Nas descrições de cultura, Geertz (1997) mostra certa aproximação a Max Weber, no sentido de que o homem é um animal amarrado a teias de significados que ele mesmo teceu, deste modo, cultura seria estas teias e sua análise; portanto, não como uma ciência experimental em busca de leis, mas como uma ciência interpretativa, à procura do significado.

Assim, tudo o que se refere à cultura, como a própria cultura em questão, tangencia o pensar significados, os quais se fazem singulares em cada grupo social em que se manifesta na comunicação entre pessoas, de modo que estes significados se constituem conforme necessidades individuais e coletivas.

A linguagem e a percepção das pessoas desse ou daquele lugar, devido as suas características, também interferem no jeito de ser, pensar e viver dos sujeitos de cada lugar, portanto, fazendo-se presentes nos elementos constitutivos da cultura.

Por esta perspectiva, ferramentas entendidas como “universalizáveis”, poderiam ser considerados como ineficazes ou incapazes de atingir seus objetivos, uma vez que cada sujeito está sujeito à sua própria cultura. Portanto, sua visão de mundo e sua própria construção enquanto sujeito é variável.

Neste âmbito, manifestações tênues e que passariam despercebidas por qualquer pessoa podem ser fundamentais, uma vez que podem significar/comunicar mensagens importantes e ricas em elementos, uma vez que sejam/estejam do/no domínio dos demais membros de uma dada cultura.

Estes elementos culturais, de acordo com Ryle (2009), foram denominados como códigos estabelecidos, ou seja, significantes para os membros natos e por suas particularidades e possíveis variabilidades para outros grupos, possuem comunicações significantes que necessitam ser apreendidas para que sejam decifradas com a maior aproximação do sentido para os nativos.

Na busca da compreensão de cultura, ainda suscita o transitar pelo campo do pensamento e permitir-se questionar se a cultura é uma conduta padronizada ou um estado da mente, ou em algum momento, as duas coisas juntas.

Dizer que cultura consiste em estruturas de significado socialmente estabelecidas, não é mais do que dizer que esse é um fenômeno psicológico, uma característica da mente, da personalidade, da estrutura cognitiva de alguém (GEERTZ, 2008).

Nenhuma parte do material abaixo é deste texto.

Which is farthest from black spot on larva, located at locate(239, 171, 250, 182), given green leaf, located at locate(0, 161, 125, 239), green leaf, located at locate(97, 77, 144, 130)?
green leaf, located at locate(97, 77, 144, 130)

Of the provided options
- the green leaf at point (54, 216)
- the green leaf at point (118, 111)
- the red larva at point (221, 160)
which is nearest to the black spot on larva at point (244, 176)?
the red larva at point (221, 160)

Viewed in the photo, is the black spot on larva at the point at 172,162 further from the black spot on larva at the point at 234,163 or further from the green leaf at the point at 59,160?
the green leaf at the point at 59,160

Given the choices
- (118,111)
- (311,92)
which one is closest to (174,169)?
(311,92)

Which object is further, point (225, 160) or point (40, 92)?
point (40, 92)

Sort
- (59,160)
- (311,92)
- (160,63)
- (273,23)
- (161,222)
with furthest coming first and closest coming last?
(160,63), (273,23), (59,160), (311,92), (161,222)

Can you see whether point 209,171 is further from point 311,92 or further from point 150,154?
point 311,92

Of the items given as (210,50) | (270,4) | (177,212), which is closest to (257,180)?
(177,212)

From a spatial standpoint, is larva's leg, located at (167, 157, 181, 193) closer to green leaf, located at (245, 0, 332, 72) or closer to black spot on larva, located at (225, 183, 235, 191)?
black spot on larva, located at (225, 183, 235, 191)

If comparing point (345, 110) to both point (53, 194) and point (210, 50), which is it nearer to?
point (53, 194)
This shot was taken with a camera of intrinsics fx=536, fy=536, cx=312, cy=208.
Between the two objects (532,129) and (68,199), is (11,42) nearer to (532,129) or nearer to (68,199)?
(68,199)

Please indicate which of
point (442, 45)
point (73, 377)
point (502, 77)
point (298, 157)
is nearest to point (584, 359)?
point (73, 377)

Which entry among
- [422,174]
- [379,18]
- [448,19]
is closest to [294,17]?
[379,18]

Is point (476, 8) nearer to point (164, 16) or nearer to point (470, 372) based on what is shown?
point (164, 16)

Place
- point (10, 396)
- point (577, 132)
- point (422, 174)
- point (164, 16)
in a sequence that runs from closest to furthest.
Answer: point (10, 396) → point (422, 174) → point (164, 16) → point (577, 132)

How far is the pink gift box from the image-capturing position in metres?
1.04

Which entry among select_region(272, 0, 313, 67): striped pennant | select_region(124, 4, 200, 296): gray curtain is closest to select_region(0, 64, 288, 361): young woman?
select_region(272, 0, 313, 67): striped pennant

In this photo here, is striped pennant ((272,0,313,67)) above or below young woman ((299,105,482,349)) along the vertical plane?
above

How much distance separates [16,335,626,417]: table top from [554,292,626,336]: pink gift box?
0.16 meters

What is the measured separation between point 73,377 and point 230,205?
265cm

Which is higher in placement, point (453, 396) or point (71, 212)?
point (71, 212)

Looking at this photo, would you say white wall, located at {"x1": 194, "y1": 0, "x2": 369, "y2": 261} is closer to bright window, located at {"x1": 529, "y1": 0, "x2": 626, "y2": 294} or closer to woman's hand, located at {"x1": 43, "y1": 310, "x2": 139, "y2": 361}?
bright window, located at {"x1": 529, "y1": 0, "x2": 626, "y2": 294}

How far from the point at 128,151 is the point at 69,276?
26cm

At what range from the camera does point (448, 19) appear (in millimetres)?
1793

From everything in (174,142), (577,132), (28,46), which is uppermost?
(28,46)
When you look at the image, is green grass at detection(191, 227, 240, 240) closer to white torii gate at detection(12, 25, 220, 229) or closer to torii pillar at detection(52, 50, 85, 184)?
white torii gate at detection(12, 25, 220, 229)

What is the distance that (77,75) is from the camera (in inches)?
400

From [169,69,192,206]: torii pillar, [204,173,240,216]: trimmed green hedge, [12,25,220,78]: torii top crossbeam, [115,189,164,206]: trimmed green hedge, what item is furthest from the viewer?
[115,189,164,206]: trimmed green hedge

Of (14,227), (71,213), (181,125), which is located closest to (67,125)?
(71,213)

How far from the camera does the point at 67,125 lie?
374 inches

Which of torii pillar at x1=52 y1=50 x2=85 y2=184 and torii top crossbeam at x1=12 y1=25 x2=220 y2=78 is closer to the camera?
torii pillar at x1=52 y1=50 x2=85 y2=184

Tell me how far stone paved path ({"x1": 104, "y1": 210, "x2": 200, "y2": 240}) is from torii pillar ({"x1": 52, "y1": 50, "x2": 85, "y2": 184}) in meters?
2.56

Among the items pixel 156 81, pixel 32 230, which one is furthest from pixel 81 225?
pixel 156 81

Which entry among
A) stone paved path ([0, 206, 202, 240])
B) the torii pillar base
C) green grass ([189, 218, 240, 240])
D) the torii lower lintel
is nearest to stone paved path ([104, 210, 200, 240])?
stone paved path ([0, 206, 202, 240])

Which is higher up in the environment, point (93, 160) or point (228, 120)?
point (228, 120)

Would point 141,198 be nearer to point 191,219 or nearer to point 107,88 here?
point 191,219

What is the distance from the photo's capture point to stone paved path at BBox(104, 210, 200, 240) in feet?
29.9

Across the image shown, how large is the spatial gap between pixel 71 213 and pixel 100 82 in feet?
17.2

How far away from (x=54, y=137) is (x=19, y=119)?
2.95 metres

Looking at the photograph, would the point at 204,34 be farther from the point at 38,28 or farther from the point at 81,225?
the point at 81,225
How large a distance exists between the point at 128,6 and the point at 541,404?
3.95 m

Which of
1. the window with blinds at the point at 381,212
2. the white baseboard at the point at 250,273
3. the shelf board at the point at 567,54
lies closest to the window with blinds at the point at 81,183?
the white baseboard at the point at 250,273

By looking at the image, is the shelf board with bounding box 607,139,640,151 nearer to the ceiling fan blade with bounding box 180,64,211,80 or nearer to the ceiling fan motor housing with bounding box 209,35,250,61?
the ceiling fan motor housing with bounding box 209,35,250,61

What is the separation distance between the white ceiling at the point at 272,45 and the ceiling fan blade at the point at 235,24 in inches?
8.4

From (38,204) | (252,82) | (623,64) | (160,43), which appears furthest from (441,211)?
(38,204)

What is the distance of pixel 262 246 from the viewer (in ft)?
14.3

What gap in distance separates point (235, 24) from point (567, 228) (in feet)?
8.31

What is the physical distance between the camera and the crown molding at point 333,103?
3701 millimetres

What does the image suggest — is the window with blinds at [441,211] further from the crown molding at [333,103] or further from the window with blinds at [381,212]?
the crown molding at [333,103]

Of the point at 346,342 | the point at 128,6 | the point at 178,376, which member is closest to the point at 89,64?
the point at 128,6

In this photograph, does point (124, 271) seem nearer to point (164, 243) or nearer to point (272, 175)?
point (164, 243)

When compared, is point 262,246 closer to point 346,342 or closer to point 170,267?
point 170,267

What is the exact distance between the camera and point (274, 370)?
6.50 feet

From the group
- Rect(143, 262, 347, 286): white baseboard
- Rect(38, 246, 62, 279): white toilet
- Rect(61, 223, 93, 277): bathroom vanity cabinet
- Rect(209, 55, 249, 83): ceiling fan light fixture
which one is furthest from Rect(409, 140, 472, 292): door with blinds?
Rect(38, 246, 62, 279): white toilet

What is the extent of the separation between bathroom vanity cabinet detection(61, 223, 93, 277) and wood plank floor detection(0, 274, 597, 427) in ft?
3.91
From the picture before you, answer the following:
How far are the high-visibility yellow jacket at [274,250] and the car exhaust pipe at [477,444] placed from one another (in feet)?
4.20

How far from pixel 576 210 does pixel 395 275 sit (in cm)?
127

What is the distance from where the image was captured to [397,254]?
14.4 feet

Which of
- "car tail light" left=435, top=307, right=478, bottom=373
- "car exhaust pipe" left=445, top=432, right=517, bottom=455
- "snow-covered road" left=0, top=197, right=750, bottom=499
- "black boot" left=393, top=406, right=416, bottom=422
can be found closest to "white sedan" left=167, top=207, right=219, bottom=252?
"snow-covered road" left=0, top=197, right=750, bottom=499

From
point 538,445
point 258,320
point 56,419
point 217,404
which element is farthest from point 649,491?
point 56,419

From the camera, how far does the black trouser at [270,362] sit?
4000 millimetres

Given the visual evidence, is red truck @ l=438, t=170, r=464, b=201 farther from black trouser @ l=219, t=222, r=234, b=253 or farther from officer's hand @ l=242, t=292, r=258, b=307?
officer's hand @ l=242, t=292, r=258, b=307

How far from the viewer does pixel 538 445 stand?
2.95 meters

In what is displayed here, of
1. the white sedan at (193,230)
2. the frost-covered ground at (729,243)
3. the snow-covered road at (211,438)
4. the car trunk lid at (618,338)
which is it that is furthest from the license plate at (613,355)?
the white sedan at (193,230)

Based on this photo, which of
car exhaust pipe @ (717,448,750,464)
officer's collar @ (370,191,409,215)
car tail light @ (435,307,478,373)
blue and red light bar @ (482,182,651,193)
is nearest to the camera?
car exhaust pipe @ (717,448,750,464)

Como sistemas entrelaçados de signos interpretáveis que podem ser chamados de símbolos, a cultura não é um poder, algo ao qual podem ser atribuídos casualmente os acontecimentos sociais, os comportamentos, as instituições ou os processos; ela é um contexto, algo dentro do qual eles podem ser descritos de forma inteligível, isto é, descritos com densidade (GEERTZ, 2008; COELHO, 2014).

A cultura pode então ser tratada como sistema simbólico, permeado por construções particulares de significantes pertencentes aos membros natos. Partindo deste pressuposto, Geertz (1997) aponta a indissociabilidade do ato de estar pertencendo ao meio pesquisado como parte dele, como ato imprescindível ao pesquisador antropológico, necessitando causar estranhamentos com o fim de que os

fatos sejam observados nas suas minúcias que manifestam tais significantes específicos.

Com tais prerrogativas, a imersão no campo por um período de nove meses proporcionou inúmeras emoções e permitiu uma relação de profunda intimidade com os sujeitos, de modo que os dados apontam elementos que só poderiam ter sido acessados com a utilização da etnografia.